I dragged it onto the sill, untied the cloth, and found the usual—bread with a crust mean enough to chip a tooth, two apples pretending they hadn’t been bruised within an inch of their lives—and then something that didn’t belong. A fold of parchment tucked flat as a guilty thought. The edges were singed. Spidery ink bled across it in a hand I didn’t recognize, lines cramped and urgent, half the bottom charred to lace.
“Well,” I said to no one, because the tower preferred its comedy dry, “this looks legal.”
I unfolded it with bandaged fingers. A spell, or the carcass of one: instructions strangled mid-sentence, syllables pinched where the fire had eaten through, diagrams reduced to ribs of black. Enough to tempt an idiot. I have never pretended not to be one.
I leaned out over the slit of the window. Far below, Elayne looked up, hands still on the rope, face pale as bread dough, eyes too bright. “Are you trying to get us both executed?” I hissed. “Because if so, excellent start.”
Her chin wobbled, but it didn’t drop. “Better executed than forgotten,” she whispered, and the words floated up like a dare. The wind tried to steal them; I caught them anyway.
Saints and all their bad habits. I stared at her for the length of one heartbeat, two, then slid back inside and spread the parchment on my knee. The moonstone’s heat pulsed through the thin paper as if it recognized its own kind. The letters smelled like old smoke and candle grease, the kind of scent that gets under your nails and lives there.
“Elayne,” I called down softly, because I could be cruel to anyone but her, “you do realize this is the sort of thing Mother dearest hides under locks and teeth, yes?”
A breathless pause. “I do.” A longer one: “I watched where she kept them.”
There it was—the tremor in my chest that wasn’t fear. Pride is an ugly, dangerous thing.
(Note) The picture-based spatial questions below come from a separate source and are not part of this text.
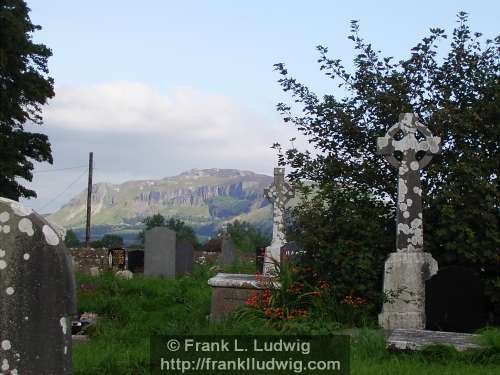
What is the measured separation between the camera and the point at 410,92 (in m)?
13.5

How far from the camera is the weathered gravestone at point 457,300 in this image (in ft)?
32.2

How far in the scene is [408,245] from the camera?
35.4ft

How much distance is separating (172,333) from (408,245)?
4.22m

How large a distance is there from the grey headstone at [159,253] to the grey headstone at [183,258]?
0.51 m

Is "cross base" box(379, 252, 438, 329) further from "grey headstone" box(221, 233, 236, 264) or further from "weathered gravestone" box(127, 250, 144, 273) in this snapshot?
"weathered gravestone" box(127, 250, 144, 273)

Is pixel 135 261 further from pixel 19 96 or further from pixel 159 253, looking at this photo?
pixel 19 96

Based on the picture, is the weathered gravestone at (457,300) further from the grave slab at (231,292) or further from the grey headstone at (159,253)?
the grey headstone at (159,253)

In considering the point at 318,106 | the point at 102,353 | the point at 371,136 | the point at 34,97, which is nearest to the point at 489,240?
the point at 371,136

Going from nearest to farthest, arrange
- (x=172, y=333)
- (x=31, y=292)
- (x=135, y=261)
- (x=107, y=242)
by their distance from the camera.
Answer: (x=31, y=292)
(x=172, y=333)
(x=135, y=261)
(x=107, y=242)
It looks good on me.
“Fine,” I said, and folded the parchment back along its burns, tucking it beneath my sleeve where the chain of my mother’s necklace lay warm. “If we’re courting treason, we might as well dance.”
I hauled the empty basket down to her again—faster this time, because now the walls felt like they had ears and sharp opinions—and when the rope slipped into mist, I pressed my palm to the ruined text and let myself grin. A thin, sharp little thing. Not pretty. True.
“Better executed than forgotten,” I murmured, and the tower, old gossip that it is, kept the secret. For now.
The Princess’s Delight
The parchment sat across my lap like contraband, edges curling from old fire. I smoothed it flat with my scarred palms, ignoring the sting. Words leapt up at me in their fractured, ugly glory, half of them ruined beyond sense, the rest sharp enough to draw blood if I looked too closely.
It was nonsense in places: syllables cut mid-breath, diagrams missing limbs like broken puppets. And still—I drank them in as if the words themselves were wine, heady and forbidden. My pulse quickened with each jagged line, each whisper of meaning half-torn from the page.
“Finally,” I muttered, lips twitching, “something worth more than moldy bread.”
I traced a rune that had survived the flames, black ink flaring faintly where my finger passed. My grin sharpened. Dangerous, delightful nonsense. Like all the best things in my life.
Elayne’s defiant whisper still echoed in my skull: Better executed than forgotten. Brave little dove, dangling scraps of death above my window. She thought she was feeding me apples; she didn’t realize she’d just fed me fire.
The tower’s stones seemed to lean closer, humming faint approval as if they, too, were thirsty for the words. My necklace pulsed against my collarbone, a steady beat in time with the symbols. Not warning, not protection—agreement.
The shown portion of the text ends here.